I mean, they're twins.
They're twins of evil.
So it's all a trick to keep us distracted from what they're doing to us and doing to people around the world.
But more and more people aren't buying it.
They aren't voting.
They aren't participating in elections.
And this is the young.
Now, I wish they were voting for Ron Paul, but they actually don't buy into the whole corrupt.
They actually think, most of them, that the electoral system is corrupt and that Ron Paul would never be allowed to win.
So my guess is that's correct.
I don't think Ron Paul ever would have been allowed to win.
I think there's a lot of evidence of crooked stuff in some of these caucus states and probably primary states.
Well, you know, you mentioned that last time.

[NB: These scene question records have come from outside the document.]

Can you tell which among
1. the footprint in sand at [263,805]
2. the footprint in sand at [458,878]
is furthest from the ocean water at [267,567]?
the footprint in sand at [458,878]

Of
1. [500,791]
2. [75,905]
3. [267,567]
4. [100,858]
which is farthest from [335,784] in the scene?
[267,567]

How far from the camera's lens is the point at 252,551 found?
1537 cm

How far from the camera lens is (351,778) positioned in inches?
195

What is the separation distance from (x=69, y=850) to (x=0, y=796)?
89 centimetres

We didn't really get a chance to go into it very much, but I wanted to say that I agree with you about that, and I don't really know all about it, but I'm perfectly willing to speculate that they stole a couple of those and maybe even the big one, the first one, Iowa, which would have changed everything because, you know, Romney was definitely going to win New Hampshire.
He has a house there or whatever, but it was all a question of how strong of a second for Ron Paul.

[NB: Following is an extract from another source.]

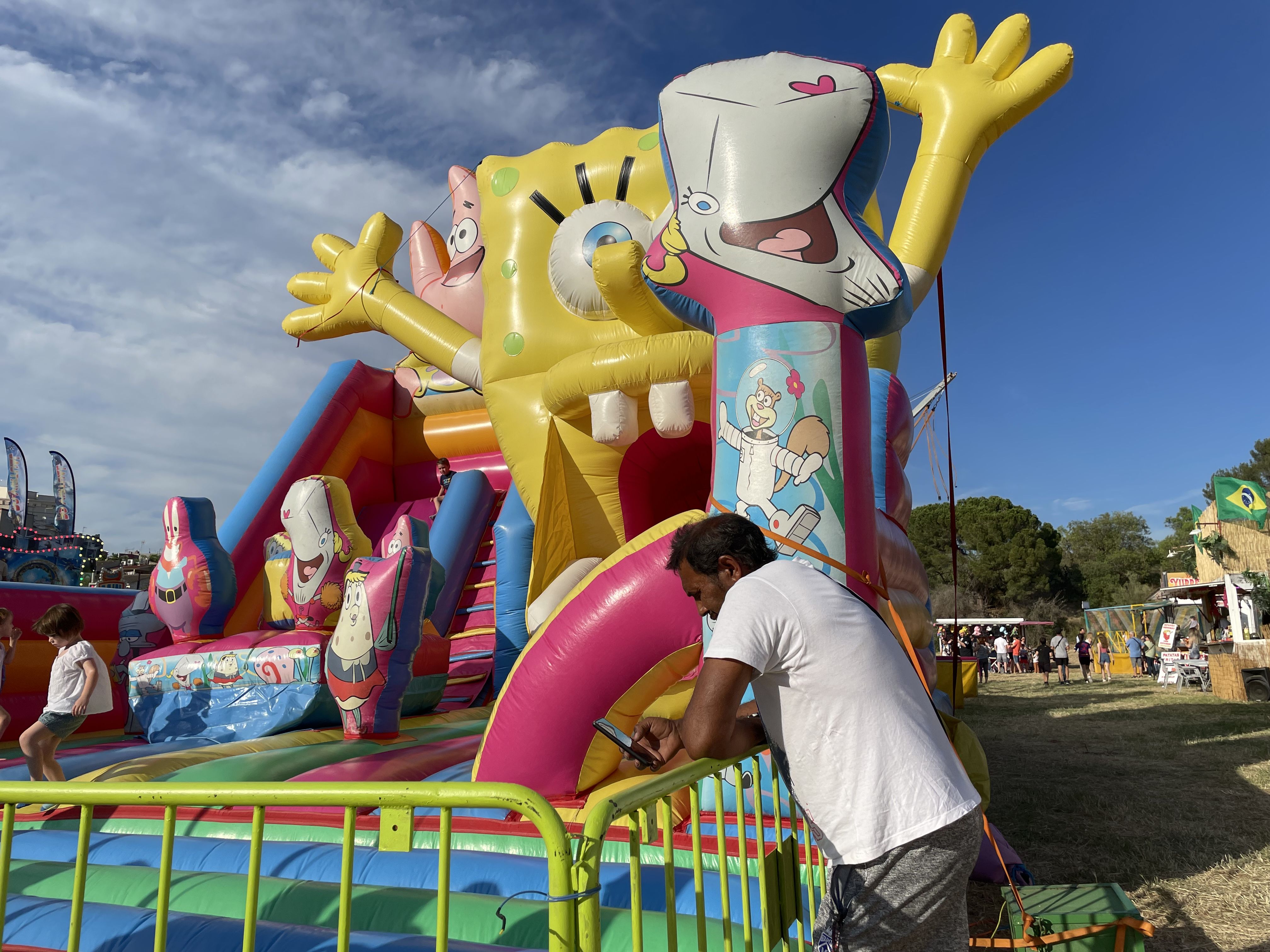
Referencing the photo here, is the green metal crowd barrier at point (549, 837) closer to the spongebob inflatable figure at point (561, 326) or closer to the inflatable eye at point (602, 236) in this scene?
the spongebob inflatable figure at point (561, 326)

If he had won Iowa and then had an even stronger second for being the big news out of Iowa in New Hampshire and then been able to go into South Carolina like that, he could have been looking at an entirely different narrative for the outbreak of this thing, the entire way that it's been run.
And I don't know how many of them they stole, but I think there's been some real shenanigans going on.

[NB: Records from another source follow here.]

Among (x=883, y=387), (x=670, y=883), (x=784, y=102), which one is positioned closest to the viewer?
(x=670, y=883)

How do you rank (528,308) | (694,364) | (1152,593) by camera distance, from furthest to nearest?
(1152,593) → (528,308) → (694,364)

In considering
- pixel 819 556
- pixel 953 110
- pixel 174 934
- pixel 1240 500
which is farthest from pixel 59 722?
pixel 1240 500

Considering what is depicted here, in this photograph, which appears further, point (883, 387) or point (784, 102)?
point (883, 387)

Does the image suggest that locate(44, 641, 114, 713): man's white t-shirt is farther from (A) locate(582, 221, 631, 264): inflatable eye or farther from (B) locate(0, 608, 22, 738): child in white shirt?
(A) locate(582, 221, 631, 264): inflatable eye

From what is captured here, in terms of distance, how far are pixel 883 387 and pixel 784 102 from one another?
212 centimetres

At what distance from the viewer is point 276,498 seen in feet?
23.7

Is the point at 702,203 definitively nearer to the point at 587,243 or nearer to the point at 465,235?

Oh, there's no question they set out to cut them off of the knees to prevent any momentum from building.
And I don't think there's any question, especially in those early ones, that there was outright theft that sometimes shocks people.
But, you know, this is a bunch of happy to steal millions of dollars for their Cayman Islands bank account and is happy to start wars and kill a million people in Iraq for economic reasons and power reasons.
They're willing to do the most horrendous things that we're supposed to think that they're somehow morally above stealing an election.
So this is a long American tradition, stolen elections.
Not only does Mayor Daley in Chicago famously stole the 1960 election there for John F. Kennedy, although probably Kennedy was better than Nixon, but again, the thing...
Yeah, my dad always said it's a good thing he stole it too because Nixon would have blown up the whole world during the Cuban Missile Crisis.
Well, but I mean, so there's been many, many stolen elections in American history, and I don't think there's any question that Ron Paul is a victim of this.
It's because they fear him so much, but I think his path to influence is not through the government, it never has been, even as a congressman.
He's always used that congressional office as the bully pulpit to teach about liberty.
He never played the game of, you know, I'll vote for your bill, you vote for mine, and then I can become chairman of the committee or whatever.
That was never his way.
So he's using, again, elections and politics to spread the word, but he's not actually...
He's in the electoral system, but he's not of the electoral system.
Right.
And he's separate from... he's above it, and because of that, he will be the long-term victor.
Well, and for people who don't know this, obviously you can look him up on YouTube, and you'll have a great time looking up Ron Paul on YouTube.
You might just get stuck watching him until four in the morning.
It's great.
But also, LewRockwell.com has the Ron Paul file, which is dozens, anyway, of articles about Ron Paul, and must be hundreds of Ron Paul's articles.
Of course, we have his foreign policy archive at Antiwar.com as well.
And I urge people to read Ron Paul, you know, just for your head.
Never mind electoral politics, but he's among the best of the libertarians, always has been, my hero.
And I know yours, too, and a good friend of liberty.
Thank you, Lew.
Appreciate it.
Scott, thanks for having me on.
Everybody, that's Lew Rockwell, Mises.org, LewRockwell.com.